Team Obama Knows China Is Behind the OPM Hack. Why Won’t They Say So?
The Obama administration’s top intelligence and law enforcement officials have concluded that China was almost certainly responsible for the massive hack that exposed highly sensitive information on millions of U.S. government employees.
But the Obama administration has so far refused to publicly accuse Beijing, despite their private conclusions. According to individuals familiar with internal deliberations on the subject, the White House has been reluctant to offend the Chinese in the midst of sensitive international negotiations. And there are concerns that exposing China could compromise U.S. intelligence-gathering techniques.
Naming China would likely lead to calls for the administration to produce evidence of its claims. In that case, “there could be an issue with revealing sources and methods” of intelligence-gathering, James Lewis, a top computer security expert who has spoken to senior administration officials about the hack against the Office of Personnel Management, told The Daily Beast.
Intelligence agencies jealously guard their techniques for monitoring China’s armies of hackers and tracing attacks back to them, fearful that were they exposed, streams of valuable intelligence could dry up. Revealing technical details of how the U.S. has attributed the breach of OPM to Chinese actors could tip off hackers to the ways that American intelligence agencies track them, said Lewis, a director and senior fellow at the Center for Strategic and International Studies in Washington. Lewis added that in the OPM case, attributing the hack to China has been a less complicated matter than deciding when to point the finger.

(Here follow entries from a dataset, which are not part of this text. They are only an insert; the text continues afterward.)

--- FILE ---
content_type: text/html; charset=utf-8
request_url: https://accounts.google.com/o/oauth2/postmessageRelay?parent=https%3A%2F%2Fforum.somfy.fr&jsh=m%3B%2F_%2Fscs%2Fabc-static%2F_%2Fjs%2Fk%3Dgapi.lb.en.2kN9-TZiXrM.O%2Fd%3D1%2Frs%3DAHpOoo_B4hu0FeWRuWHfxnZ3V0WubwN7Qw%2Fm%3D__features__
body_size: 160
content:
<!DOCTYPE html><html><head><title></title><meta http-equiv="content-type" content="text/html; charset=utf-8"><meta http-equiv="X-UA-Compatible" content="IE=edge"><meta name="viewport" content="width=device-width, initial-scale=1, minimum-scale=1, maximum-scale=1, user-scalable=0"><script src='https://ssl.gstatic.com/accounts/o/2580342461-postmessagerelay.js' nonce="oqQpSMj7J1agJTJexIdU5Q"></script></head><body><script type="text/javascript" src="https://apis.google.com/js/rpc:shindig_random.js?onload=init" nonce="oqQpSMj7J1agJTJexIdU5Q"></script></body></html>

Computer security firm CrowdStrike, whose executives have close ties to U.S. law enforcement, has already traced the breach to hackers it says are “affiliated with the Chinese government,” using forensic information from the OPM hack provided by the government.

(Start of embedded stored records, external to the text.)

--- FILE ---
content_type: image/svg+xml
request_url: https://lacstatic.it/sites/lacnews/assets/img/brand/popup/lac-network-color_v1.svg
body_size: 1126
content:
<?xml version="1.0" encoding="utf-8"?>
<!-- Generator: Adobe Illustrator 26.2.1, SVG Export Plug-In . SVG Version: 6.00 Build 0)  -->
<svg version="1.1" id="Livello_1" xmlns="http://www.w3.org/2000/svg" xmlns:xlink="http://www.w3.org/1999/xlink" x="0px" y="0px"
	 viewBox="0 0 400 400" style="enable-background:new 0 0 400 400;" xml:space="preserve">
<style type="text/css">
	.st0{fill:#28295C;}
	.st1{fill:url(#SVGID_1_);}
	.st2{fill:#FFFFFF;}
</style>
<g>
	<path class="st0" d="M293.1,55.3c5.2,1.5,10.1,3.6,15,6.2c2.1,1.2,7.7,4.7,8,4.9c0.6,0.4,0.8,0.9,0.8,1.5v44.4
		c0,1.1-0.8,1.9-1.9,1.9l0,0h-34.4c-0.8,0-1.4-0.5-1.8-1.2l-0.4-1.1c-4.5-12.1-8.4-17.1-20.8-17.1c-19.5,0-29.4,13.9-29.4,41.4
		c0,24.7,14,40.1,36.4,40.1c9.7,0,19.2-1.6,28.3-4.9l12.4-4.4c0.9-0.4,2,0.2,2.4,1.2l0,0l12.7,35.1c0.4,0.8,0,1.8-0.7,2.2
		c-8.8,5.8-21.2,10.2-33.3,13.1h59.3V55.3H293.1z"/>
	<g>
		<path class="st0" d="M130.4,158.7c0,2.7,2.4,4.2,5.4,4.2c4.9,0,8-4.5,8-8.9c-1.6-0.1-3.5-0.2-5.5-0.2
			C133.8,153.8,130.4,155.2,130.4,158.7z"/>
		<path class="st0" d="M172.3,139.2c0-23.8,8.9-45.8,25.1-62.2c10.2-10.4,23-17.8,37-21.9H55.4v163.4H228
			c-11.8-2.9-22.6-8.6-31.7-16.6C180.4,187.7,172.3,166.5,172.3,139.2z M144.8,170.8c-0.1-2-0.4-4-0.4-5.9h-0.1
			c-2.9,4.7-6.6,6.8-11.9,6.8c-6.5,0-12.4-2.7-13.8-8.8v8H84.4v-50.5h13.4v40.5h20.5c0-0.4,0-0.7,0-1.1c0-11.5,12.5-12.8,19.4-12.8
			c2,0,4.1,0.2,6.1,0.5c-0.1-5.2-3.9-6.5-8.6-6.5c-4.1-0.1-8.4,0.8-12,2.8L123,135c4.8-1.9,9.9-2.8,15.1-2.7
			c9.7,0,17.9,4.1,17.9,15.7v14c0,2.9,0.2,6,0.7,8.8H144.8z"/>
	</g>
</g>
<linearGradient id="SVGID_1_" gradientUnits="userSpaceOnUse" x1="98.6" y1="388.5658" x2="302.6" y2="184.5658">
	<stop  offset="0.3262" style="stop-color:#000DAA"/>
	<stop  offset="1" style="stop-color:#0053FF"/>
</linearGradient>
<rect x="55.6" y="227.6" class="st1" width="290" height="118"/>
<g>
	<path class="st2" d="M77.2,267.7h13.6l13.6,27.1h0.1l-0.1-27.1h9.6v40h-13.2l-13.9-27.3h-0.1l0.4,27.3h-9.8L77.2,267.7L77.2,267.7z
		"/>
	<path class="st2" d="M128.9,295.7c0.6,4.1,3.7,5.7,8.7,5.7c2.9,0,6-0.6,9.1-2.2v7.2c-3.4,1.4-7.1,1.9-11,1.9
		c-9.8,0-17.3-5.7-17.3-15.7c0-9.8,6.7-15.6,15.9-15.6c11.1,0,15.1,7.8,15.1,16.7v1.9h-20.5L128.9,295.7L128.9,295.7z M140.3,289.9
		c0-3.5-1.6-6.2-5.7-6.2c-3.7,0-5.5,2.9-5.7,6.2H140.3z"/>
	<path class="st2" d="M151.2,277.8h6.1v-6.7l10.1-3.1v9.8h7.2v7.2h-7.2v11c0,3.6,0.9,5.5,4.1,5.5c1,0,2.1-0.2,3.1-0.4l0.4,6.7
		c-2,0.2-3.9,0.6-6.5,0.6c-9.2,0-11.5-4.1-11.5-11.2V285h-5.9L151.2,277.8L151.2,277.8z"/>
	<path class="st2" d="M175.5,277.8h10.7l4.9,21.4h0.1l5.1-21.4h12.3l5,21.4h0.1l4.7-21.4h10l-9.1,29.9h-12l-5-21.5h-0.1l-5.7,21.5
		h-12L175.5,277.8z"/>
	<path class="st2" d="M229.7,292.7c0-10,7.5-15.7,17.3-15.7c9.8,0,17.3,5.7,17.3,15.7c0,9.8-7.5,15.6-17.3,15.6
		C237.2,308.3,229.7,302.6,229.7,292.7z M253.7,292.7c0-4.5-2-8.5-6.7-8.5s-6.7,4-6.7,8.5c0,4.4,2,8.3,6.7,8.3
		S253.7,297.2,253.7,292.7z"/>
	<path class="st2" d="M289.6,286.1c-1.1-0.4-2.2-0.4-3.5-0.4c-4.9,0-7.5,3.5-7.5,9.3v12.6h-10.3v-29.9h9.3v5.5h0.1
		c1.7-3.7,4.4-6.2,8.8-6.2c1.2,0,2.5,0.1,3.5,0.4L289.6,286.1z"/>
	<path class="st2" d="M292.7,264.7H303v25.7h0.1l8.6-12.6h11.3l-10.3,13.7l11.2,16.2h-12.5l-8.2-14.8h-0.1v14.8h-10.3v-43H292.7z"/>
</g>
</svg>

Questions of political timing have also complicated the question of when to call out China, according to two more individuals who have discussed the OPM attack with U.S. officials and asked not to be identified. On July 9, the administration released more details about the scope of the cyber breach, revealing for the first time that more than 22 million people’s records were compromised. But blaming China then, amid final negotiations over Iran’s nuclear program to which China was a party, would have been a significant distraction. Those talks have now concluded, but Chinese President Xi Jinping is also scheduled to come to Washington in September, and opening a public spat over the OPM hack could overshadow his visit.

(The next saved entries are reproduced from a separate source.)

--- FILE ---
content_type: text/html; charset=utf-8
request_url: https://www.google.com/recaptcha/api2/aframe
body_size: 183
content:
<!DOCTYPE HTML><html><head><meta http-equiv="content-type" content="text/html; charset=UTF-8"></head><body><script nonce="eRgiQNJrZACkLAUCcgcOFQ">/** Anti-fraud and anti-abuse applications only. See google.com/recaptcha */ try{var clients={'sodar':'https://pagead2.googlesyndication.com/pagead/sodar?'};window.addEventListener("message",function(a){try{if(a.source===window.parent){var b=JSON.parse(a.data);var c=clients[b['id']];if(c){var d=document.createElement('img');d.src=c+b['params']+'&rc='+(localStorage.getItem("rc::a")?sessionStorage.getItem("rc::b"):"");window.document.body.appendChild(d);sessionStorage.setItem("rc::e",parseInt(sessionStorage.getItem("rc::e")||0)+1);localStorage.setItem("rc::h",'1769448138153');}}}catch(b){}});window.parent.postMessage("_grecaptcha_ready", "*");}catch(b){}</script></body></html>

President Obama met with top Chinese leaders at the White House last month and raised his concerns over the country’s “cyber and maritime behavior,” according to an official statement. But openly linking China to the OPM hack would escalate tensions and immediately raise the question of how the United States would respond. After accusing North Korea of hacking Sony Pictures Entertainment last year, Obama slapped new sanctions on the country. The U.S. launched targeted cyber attacks on North Korean computer networks.
Administration officials have previously said that they don’t rule out imposing sanctions against individuals or organizations responsible for the OPM hack. After the Sony hack, the White House trumpeted a new sanctions regime designed to punish hackers and the countries, companies, and people who benefit from information they steal.
But retaliating economically against China could pose its own set of problems.
“The real question is a strategic one,” Zachary Goldman, a sanctions expert and a former senior official in the Treasury Department, told The Daily Beast. “The U.S. government has worked hard to cultivate a norm against commercially-motivated cyber espionage.” State-on-state digital spying, however, is largely considered part of the global espionage game. “If this hack was motivated by reasons of state, we still might find it objectionable, and might indeed retaliate in ways that are outside the public eye. But we might not want to vocally argue that this kind of espionage should never take place.”
Indeed, the nation’s top intelligence official, who said China was “the leading suspect” in the OPM hack, has doffed his hat to the country’s cyber spies for exploiting such a valuable and obvious target.
“You have to kind of salute the Chinese for what they did," Clapper told an intelligence conference, adding the U.S. would have hacked them the same way if it could. There’s an obvious hypocrisy in sanctioning China for an intelligence operation that the top American spy has said he’d like to mount.
Clapper’s remarks aren’t an official statement of the administration's position. When asked if China was in fact responsible for the personnel records hack, spokespersons for the National Security Council, the FBI, and the OPM all said they weren’t ready to identify a culprit.
So far, the only hard line the administration has taken publicly with China over its cyber spying is the indictment of five Chinese military officers in 2014 for hacking into U.S. corporations and stealing proprietary information. In that case, Justice Department officials said the Chinese had crossed a line, stealing trade secrets and pricing data from American companies and giving it to their Chinese competitors. That’s one kind of spying that intelligence officials insist the U.S. doesn’t do.
Similarly, the Obama administration justified retaliations against North Korea by describing the Sony hack as outside the bounds of traditional espionage. The regime purportedly attacked Sony in part to dissuade the movie studio from releasing a satirical film about North Korean leader Kim Jong Un.
“We cannot have a society in which some dictator someplace can start imposing censorship here in the United States,” Obama said at the time, adding, “That’s not who we are. That’s not what America is about.”